## Task to carry out
Please tally the lines in the records that include the word "diez" and answer with the bare number.

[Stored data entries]

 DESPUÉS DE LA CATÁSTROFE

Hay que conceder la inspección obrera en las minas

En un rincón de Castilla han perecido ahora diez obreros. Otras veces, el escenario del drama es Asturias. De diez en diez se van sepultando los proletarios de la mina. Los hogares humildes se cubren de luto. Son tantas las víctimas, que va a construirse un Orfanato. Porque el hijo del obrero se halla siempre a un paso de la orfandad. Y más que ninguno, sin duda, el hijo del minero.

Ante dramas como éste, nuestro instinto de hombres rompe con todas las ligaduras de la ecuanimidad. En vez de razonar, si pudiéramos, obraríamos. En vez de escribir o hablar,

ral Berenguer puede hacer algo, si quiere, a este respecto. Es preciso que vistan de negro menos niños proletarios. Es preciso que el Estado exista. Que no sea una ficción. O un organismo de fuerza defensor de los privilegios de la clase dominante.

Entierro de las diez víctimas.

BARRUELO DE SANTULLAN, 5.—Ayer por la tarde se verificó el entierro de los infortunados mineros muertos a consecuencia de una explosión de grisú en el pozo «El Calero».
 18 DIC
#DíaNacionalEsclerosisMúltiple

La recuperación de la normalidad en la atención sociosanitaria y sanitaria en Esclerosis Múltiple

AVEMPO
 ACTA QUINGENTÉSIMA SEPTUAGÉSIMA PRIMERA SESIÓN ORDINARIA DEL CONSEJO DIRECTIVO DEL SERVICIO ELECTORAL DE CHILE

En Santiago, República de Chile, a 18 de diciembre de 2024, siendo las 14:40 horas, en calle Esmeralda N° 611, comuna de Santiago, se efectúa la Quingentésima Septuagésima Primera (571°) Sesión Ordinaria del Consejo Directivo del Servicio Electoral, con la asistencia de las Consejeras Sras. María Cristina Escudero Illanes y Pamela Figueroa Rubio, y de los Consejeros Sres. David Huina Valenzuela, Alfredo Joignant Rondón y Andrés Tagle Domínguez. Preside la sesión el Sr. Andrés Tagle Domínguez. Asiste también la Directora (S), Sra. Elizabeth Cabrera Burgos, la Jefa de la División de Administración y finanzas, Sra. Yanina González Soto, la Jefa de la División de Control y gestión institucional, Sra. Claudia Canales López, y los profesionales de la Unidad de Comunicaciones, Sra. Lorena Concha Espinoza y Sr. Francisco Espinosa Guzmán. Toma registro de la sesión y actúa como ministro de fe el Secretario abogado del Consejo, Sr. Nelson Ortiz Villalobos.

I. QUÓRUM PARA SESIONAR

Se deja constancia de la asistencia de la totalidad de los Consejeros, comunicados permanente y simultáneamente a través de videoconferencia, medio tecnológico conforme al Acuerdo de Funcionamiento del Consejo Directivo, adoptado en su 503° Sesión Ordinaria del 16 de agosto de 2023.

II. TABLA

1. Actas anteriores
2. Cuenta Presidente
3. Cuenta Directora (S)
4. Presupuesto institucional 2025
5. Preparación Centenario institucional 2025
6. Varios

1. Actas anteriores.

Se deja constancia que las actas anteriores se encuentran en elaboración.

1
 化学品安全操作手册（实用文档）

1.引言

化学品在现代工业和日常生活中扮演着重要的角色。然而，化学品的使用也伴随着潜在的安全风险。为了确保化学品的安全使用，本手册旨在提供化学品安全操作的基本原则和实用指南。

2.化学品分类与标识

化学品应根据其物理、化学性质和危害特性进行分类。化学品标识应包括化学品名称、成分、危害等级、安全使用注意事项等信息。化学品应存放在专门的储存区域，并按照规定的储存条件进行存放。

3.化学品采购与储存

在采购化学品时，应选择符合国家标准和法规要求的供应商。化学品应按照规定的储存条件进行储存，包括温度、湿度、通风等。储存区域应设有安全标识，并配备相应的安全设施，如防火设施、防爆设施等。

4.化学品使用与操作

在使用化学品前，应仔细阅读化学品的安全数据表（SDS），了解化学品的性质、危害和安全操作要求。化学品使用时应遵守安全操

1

## Completed exercise
2